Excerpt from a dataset
'''

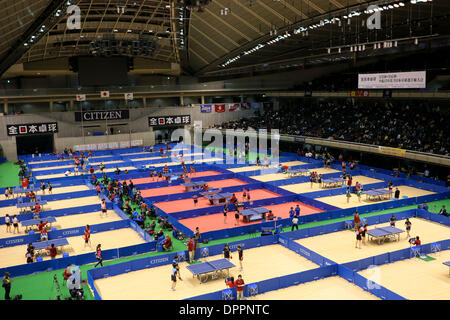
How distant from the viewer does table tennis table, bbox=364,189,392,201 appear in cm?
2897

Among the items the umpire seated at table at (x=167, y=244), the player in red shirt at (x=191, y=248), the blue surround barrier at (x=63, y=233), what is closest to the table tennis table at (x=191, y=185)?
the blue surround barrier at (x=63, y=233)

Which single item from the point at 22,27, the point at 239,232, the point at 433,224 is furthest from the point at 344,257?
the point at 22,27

'''
'''

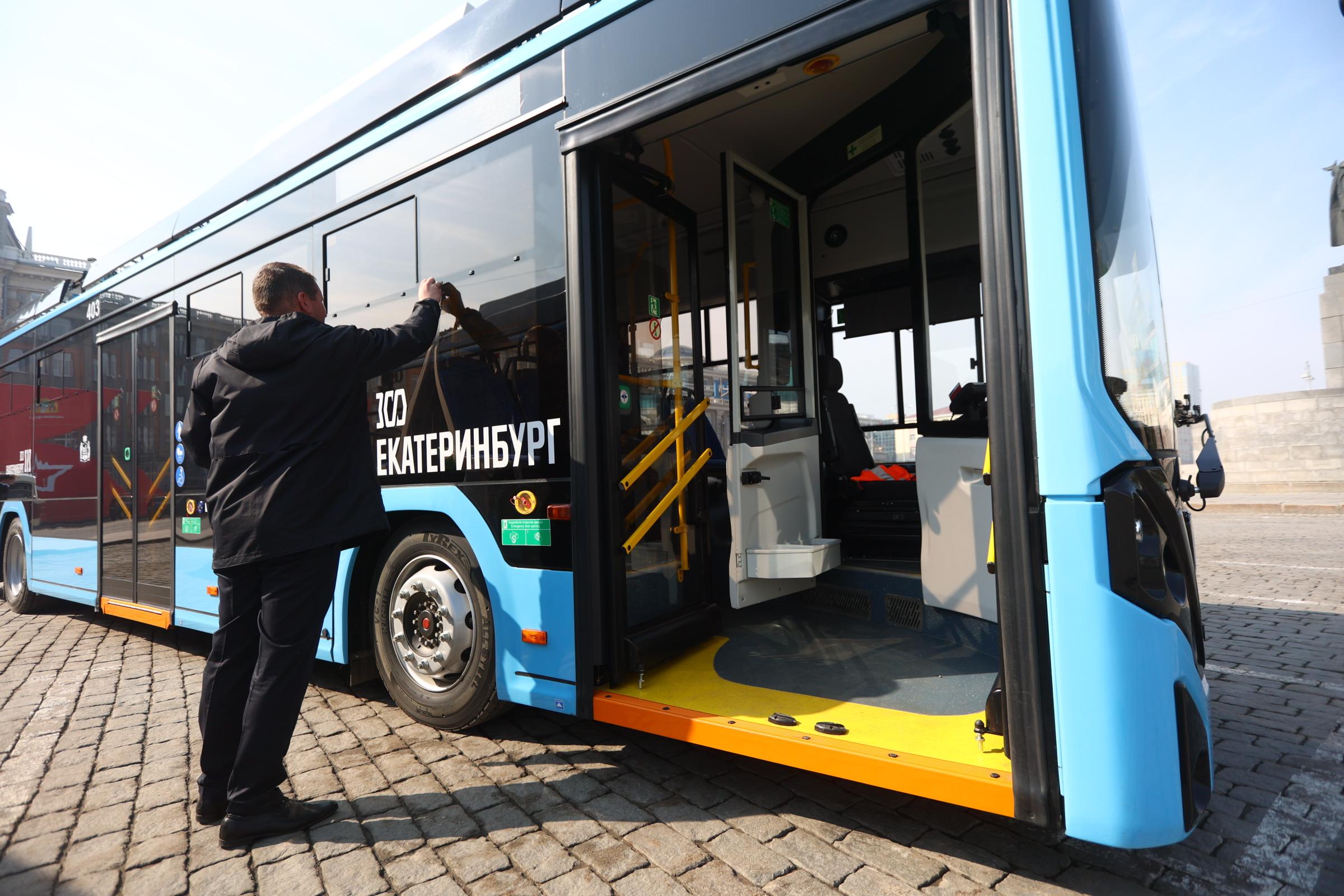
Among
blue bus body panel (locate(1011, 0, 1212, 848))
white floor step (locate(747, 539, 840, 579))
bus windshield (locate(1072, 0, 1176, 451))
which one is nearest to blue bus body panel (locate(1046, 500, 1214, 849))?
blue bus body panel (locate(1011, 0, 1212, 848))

'''
'''

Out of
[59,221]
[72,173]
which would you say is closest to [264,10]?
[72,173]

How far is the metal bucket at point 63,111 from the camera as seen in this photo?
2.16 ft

'''

__GIVEN PROBLEM__: Select every line of the records above that contains the string "table", and copy each one out.

__EXERCISE ANSWER__:
How distant from the viewer does table tennis table, bbox=364,189,392,201 appear in cm?
Among the items the umpire seated at table at (x=167, y=244), the player in red shirt at (x=191, y=248), the blue surround barrier at (x=63, y=233), what is closest to the table tennis table at (x=191, y=185)?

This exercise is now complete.